A run of records:
§ §

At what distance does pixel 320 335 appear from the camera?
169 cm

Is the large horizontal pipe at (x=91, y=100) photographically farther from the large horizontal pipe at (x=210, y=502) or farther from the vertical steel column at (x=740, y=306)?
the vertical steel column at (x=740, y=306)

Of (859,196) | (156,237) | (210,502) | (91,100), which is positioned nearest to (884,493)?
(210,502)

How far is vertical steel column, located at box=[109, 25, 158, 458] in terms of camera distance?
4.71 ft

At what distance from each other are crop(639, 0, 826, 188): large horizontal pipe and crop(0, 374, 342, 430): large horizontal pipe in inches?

§ §

▶ **GOAL OF THE EXERCISE**
Rewrite all of the rows above, changing every occurrence of "large horizontal pipe" to "large horizontal duct" and leaving everything else unchanged.

▶ **RESPONSE BELOW**
At what distance does pixel 320 335 appear from the camera?
169 cm

Is the large horizontal duct at (x=91, y=100) photographically farther from the large horizontal duct at (x=210, y=502) or farther from the vertical steel column at (x=740, y=306)?
the vertical steel column at (x=740, y=306)

Of (859,196) | (156,237) | (210,502) | (91,100), which is positioned nearest to (884,493)?
(210,502)

How far is vertical steel column, located at box=[109, 25, 158, 458] in terms of camera distance?
4.71 ft

At what distance from each other are crop(639, 0, 826, 188): large horizontal duct and crop(0, 374, 342, 430): large horizontal duct in inches?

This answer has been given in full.